Technology is pervasive in every aspect of our personal and work lives. Every new technological development and every upgrade brings new benefits, makes the tools we rely on more effective, and creates stronger, more efficient services. But as technology’s integration into society deepens, awareness of its implications is becoming more heightened.

Ours is an industry making use of increasingly intelligent systems with technology inherently involved in collecting sensitive data. It is also an industry that is as impacted by geopolitical issues affecting international trade as any other sector. Security innovations will absolutely create a smarter, safer world, but in 2023 we will need to evolve to keep pace with these trends – all while moving fast to exploit new technological opportunities.

A move towards actionable insights

“From analytics to action” will become a mantra for 2023. AI and machine learning may have aided the development of advanced analytics in recent years, but the focus moving forward will be on exploiting the actionable insights they deliver.

The huge increase in data being generated by surveillance cameras and sensors is a key driver for this transition. It is impossible for human operators to interpret the nuances of large data sets and act quickly enough, but analytics and AI functionality can now recommend, prompt, and even start to automatically take real-time actions which support safety, security, and operational efficiency in every key vertical.

Analytics can support new methods of post-incident forensic analysis using, for example, assisted search to automatically find desired video among massive silos of camera data. New techniques will also be used to predict outcomes, using sensors to propose preventative maintenance actions to minimise potential industrial outages before failure occurs.
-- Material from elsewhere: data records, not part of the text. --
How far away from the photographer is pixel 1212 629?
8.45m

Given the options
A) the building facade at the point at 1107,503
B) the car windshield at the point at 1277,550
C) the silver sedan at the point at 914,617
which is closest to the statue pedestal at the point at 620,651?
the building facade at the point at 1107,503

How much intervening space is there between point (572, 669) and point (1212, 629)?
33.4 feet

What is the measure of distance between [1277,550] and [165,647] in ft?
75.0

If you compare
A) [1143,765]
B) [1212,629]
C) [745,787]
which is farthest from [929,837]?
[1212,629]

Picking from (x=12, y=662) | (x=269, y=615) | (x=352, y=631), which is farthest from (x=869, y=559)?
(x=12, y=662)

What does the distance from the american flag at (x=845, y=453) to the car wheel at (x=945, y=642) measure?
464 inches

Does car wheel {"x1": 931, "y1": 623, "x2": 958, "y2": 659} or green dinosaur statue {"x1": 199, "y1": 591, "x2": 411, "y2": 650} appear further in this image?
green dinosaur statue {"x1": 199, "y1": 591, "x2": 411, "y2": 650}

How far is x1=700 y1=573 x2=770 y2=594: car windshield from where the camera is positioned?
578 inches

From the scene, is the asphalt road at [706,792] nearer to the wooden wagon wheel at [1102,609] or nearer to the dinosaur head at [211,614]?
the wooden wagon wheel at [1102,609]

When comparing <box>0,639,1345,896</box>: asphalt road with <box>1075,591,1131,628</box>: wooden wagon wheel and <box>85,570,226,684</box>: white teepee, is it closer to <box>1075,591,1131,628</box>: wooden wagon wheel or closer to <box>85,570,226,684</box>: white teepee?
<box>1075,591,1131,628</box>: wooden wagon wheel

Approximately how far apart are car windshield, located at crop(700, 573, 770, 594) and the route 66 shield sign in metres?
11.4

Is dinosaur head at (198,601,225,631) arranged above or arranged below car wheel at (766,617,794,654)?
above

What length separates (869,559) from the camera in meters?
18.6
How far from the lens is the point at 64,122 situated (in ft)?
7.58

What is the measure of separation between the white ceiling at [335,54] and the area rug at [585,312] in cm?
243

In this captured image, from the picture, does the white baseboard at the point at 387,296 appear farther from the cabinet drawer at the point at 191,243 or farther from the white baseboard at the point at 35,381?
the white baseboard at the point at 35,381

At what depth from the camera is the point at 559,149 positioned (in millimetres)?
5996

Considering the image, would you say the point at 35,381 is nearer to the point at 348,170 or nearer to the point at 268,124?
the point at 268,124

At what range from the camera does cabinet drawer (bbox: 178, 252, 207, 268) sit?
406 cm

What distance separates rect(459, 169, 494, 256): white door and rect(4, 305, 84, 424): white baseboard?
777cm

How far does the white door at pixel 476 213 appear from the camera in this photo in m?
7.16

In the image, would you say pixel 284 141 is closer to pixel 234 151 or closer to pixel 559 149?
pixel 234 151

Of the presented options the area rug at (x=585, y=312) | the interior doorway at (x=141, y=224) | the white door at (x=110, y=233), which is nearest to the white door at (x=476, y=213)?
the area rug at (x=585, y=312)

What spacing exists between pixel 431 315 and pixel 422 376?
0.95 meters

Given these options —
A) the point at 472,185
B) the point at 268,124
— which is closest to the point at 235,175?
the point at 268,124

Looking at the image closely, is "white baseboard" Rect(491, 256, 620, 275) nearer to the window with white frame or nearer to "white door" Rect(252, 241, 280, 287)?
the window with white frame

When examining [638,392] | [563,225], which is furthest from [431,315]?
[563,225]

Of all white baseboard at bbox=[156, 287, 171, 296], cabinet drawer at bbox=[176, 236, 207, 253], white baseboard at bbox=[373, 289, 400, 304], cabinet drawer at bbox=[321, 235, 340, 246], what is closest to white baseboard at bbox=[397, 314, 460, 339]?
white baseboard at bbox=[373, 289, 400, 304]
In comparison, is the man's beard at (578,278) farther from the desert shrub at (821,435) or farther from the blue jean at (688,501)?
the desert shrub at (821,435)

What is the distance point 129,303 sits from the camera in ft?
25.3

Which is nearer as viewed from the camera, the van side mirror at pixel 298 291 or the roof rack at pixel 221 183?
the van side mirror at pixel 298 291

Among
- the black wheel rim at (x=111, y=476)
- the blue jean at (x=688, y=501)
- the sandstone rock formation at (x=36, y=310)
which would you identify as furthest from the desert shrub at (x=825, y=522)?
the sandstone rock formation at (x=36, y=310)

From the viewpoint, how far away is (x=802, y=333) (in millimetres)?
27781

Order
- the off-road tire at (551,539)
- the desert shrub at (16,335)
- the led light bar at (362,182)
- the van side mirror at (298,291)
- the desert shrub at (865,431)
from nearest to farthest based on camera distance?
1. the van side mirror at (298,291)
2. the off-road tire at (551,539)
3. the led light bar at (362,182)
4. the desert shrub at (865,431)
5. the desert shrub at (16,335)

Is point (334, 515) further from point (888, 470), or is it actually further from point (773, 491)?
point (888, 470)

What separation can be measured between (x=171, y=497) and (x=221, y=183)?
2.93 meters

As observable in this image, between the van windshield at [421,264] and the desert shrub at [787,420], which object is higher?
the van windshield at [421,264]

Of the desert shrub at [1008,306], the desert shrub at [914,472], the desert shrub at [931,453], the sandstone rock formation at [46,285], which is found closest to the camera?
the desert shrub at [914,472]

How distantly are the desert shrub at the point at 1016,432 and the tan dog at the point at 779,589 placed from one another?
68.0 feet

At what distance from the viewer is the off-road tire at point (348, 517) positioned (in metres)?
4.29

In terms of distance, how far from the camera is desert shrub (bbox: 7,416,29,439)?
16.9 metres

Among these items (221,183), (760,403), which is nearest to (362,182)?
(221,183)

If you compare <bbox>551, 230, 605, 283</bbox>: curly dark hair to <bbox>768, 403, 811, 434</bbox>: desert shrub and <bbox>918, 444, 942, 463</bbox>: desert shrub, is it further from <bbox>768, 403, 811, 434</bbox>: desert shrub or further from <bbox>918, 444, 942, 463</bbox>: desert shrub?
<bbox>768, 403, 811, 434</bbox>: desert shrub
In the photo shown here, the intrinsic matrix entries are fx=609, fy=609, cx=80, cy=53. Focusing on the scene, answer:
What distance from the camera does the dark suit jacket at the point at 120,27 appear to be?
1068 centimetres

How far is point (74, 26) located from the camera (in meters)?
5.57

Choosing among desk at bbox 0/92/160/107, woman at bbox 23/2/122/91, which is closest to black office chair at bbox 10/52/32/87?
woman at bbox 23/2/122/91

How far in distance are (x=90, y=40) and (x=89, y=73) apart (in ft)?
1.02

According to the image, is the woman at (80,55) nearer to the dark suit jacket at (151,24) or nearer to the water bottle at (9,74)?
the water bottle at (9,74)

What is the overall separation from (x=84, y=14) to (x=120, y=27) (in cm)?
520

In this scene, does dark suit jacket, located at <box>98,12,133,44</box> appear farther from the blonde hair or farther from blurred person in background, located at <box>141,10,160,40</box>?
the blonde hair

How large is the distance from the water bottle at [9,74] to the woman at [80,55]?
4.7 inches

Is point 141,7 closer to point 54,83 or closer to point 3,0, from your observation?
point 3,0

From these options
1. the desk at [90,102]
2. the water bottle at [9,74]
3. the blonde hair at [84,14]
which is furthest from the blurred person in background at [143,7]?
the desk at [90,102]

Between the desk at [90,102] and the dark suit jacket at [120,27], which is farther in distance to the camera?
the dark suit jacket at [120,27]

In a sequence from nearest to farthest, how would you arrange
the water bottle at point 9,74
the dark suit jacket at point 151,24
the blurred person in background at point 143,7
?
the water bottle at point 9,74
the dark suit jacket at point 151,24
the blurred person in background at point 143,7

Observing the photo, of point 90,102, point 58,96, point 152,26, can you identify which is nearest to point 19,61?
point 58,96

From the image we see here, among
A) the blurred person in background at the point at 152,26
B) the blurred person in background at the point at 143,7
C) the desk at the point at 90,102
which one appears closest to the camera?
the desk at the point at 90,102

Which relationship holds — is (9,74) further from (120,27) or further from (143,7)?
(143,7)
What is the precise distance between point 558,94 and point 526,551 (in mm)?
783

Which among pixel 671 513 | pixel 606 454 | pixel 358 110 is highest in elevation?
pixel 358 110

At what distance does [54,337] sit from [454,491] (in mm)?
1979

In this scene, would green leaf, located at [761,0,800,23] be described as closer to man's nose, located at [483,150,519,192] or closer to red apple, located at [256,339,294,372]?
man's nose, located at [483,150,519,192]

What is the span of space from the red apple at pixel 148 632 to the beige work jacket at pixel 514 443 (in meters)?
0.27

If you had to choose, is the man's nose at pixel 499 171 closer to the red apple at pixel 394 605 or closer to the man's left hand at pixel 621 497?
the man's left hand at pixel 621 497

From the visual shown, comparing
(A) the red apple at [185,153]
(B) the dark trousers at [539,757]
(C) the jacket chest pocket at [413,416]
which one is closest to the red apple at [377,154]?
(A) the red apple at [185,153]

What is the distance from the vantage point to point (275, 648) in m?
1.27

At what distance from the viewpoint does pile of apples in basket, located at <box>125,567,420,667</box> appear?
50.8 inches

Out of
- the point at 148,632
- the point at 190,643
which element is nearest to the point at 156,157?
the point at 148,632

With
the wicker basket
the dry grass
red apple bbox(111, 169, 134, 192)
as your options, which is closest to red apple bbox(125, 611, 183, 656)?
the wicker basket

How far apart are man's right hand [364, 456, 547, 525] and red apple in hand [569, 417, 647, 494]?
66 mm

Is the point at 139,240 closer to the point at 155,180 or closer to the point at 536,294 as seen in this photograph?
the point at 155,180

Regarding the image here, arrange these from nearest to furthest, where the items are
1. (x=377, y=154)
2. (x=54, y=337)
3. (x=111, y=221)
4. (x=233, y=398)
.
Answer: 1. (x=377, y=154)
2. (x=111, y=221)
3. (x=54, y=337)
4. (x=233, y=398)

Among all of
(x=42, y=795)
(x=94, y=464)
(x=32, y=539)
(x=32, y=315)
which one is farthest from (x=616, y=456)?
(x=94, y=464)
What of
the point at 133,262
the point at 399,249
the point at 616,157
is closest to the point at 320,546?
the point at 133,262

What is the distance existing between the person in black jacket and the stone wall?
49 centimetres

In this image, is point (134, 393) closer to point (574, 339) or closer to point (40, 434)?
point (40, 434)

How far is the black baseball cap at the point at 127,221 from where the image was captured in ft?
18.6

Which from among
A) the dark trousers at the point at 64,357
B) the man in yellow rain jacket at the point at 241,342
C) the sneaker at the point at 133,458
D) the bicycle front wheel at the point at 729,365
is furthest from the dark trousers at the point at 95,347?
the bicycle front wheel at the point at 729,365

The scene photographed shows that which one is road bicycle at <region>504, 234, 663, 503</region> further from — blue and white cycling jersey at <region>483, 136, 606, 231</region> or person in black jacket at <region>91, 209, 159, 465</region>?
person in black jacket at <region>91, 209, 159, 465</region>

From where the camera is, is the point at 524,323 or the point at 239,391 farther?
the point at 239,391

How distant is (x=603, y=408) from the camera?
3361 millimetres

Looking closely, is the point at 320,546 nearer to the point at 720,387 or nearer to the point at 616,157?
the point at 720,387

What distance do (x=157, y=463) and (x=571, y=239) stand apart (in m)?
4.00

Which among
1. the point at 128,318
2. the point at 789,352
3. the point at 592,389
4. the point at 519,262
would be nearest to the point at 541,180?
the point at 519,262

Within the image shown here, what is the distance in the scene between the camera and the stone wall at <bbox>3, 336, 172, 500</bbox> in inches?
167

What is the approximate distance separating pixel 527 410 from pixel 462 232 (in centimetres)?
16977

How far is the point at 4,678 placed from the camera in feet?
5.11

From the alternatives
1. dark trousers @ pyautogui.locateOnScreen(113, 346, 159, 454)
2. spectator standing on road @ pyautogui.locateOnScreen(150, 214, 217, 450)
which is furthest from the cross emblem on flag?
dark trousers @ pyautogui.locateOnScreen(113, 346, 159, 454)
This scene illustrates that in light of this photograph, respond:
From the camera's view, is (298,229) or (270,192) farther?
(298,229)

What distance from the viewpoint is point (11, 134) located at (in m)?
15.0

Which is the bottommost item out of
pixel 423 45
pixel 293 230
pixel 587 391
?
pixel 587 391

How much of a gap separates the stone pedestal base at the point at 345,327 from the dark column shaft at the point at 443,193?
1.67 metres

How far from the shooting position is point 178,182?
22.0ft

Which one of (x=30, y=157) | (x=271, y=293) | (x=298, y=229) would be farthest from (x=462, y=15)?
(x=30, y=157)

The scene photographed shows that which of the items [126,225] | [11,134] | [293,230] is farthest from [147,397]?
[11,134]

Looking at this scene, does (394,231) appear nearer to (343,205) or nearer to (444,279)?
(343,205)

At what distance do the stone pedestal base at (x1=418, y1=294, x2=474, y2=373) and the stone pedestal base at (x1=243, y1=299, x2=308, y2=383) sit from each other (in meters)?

The rise of case-defined hybrid architectures

Advanced analytics can run directly within surveillance cameras on the edge of the network. After-the-fact analysis, though, is a job for on-site servers or the cloud. Building the ultimate data analysis solution demands a hybrid computing architecture – and one which meets a customer’s requirements precisely.

There is no perfect off-the-shelf configuration. Each business must assess its specific use case and define the hybrid solution that will meet its needs. This process is complicated by localised requirements around data privacy and retention, which can force the use of on-premises storage over the convenience of the cloud, but architecture refinements are an essential part of any 2023 technology strategy. Businesses must maintain the flexibility to create the hybrid architecture best suited to their specific needs – architecture which can change as demand and future trends dictate.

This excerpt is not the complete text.